Once freed, Irisa runs to find Tommy to tell him what she promised him, but she sees him kissing Berlin and leaves without saying anything. Meanwhile, at the Need/Want, Niles offers Nolan the job of Lawkeeper back, but Nolan declines. Amanda follows him and convinces him to accept the job. Later, they end up in her room having sex, with Niles watching the whole thing from the spy camera he has planted in Amanda's room.

In the meantime, Datak and Doc Yewll (Trenna Keating) try to organize their escape from the E-Rep prison camp. They recruit a religious fanatic to kill Niles on one of his visits. Niles comes and hauls Yewll in for an interrogation, asking about the safe she has in her office. Yewll refuses to answer his questions, and Niles has man cut off one of her fingers.

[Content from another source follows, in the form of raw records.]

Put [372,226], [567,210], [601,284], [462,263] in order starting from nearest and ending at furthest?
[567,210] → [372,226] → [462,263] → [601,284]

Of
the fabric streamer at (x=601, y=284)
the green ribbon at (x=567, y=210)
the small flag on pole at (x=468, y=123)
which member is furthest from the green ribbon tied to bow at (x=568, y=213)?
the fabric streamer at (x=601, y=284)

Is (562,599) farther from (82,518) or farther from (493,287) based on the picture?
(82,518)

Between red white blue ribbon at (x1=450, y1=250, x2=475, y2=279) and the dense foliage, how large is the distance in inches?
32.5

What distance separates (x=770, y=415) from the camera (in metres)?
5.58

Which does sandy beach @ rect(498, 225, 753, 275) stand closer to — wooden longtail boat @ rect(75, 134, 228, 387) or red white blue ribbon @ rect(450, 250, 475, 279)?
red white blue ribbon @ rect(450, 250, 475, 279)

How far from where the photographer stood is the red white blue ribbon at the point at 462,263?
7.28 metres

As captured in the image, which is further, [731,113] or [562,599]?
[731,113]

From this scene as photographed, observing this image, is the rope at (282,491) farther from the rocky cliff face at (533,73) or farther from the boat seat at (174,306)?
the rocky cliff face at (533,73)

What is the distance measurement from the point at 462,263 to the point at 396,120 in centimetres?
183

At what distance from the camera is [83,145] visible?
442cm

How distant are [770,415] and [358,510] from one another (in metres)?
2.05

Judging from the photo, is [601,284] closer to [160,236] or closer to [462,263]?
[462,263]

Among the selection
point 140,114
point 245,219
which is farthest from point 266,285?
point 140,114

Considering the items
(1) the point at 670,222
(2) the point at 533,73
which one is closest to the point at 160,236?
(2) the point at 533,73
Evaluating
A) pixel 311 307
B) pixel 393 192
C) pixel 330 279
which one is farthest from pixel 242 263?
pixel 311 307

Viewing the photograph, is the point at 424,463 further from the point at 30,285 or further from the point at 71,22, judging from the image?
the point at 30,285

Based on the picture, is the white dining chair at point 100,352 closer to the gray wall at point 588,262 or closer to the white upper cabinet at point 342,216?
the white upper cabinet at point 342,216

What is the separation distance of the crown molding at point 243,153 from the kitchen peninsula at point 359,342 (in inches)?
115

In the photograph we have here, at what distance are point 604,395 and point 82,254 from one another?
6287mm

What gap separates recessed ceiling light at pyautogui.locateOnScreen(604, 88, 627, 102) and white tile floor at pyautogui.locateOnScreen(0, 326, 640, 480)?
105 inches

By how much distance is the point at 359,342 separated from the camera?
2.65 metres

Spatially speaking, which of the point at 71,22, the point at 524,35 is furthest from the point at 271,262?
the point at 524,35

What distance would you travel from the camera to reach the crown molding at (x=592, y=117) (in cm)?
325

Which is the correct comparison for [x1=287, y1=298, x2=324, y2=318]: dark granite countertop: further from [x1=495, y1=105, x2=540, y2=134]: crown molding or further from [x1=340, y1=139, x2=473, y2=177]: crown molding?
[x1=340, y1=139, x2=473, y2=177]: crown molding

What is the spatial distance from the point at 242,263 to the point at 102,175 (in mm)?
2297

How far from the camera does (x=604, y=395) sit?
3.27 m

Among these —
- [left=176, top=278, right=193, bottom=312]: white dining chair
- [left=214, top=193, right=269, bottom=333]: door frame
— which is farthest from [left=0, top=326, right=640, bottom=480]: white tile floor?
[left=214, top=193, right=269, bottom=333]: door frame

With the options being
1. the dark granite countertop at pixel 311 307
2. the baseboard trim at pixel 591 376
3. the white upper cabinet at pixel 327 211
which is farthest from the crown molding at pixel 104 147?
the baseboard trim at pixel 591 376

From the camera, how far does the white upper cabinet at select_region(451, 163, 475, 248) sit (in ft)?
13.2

On his way out, Niles gets attacked by the religious fanatic, but Datak runs to his rescue and saves Niles' life by killing the man. Datak asks to be released from prison in return for saving the mayor, but Niles refuses, suspecting that Datak was probably behind the whole thing from the beginning.

==Feature music==
In the "In My Secret Life" we can hear the songs:
- "On Every Street" by Dire Straits
- "Heavy Fuel" by Dire Straits

==Reception==

===Ratings===
In its original American broadcast, "In My Secret Life" was watched by 1.43 million; down 0.58 from the previous episode.

===Reviews===
"In My Secret Life" received positive reviews.

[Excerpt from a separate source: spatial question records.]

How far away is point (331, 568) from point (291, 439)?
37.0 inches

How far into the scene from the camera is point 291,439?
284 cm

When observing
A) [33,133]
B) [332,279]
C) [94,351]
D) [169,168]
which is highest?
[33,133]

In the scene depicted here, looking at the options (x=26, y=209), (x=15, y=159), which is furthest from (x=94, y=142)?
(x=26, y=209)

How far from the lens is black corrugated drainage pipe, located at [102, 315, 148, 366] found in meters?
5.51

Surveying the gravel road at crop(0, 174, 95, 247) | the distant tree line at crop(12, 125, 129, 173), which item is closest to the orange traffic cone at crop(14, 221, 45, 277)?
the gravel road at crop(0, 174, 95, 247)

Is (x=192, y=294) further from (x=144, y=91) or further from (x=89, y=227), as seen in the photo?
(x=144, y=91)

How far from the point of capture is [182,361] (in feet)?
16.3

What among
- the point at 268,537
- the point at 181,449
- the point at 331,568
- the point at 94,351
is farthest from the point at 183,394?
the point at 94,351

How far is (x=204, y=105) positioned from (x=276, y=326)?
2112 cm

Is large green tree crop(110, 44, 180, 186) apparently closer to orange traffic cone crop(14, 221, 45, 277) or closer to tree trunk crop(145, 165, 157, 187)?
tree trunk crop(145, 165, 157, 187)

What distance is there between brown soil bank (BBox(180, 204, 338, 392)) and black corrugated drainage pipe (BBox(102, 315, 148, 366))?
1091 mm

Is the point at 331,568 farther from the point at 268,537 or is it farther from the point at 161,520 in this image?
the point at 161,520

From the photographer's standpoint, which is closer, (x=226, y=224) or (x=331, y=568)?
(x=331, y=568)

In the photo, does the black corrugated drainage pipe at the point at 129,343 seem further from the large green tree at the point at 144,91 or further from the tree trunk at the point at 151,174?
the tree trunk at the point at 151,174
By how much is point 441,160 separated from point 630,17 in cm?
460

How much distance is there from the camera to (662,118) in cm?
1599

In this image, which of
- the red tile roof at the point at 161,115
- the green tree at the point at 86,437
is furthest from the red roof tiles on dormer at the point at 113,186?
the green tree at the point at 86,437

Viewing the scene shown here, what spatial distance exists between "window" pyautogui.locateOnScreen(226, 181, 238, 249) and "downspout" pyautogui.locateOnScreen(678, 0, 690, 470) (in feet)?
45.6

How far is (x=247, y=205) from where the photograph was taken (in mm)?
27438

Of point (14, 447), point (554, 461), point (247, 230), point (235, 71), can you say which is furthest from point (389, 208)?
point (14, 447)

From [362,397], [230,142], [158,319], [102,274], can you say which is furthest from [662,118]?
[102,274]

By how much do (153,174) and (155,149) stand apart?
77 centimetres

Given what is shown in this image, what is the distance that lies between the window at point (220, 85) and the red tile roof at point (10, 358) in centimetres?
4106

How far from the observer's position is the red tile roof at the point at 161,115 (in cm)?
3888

Rowan Kaiser of The A.V. Club gave the episode a B+ rating saying that it was focused on a terrorist bomber but that served well to Irisa and Nolan's return to Defiance. "It gets the job done well enough, setting the board up for the entire season. This is necessary work, and it’s accomplished well. But the biggest stride forward is that Defiance demonstrates that it understands itself, its nominal main character, and how it can subvert expectations using its revamped setting."

Noel Kirkpatrick from TV.com gave a good review to the episode saying that after two episodes, the second season of the show seems more interesting than the first one. "With Pottinger and Berlin established and Nolan back in the Lawkeeper headquarters, I expect that the story may begin to speed up a bit".

Billy Grifter of Den of Geek also gave a good review stating that after a bumpy start, the show is quickly on track towards an interesting second season.

Ricky Riley from The Celebrity Cafe gave a good review as well saying that overall the episode was great. "Everyone has moved into different roles except for Nolan. The town was once a free-city with hope and prosperity. Now it is a police-state right out of a dystopian novel and Nolan is the only thing that has remained constant."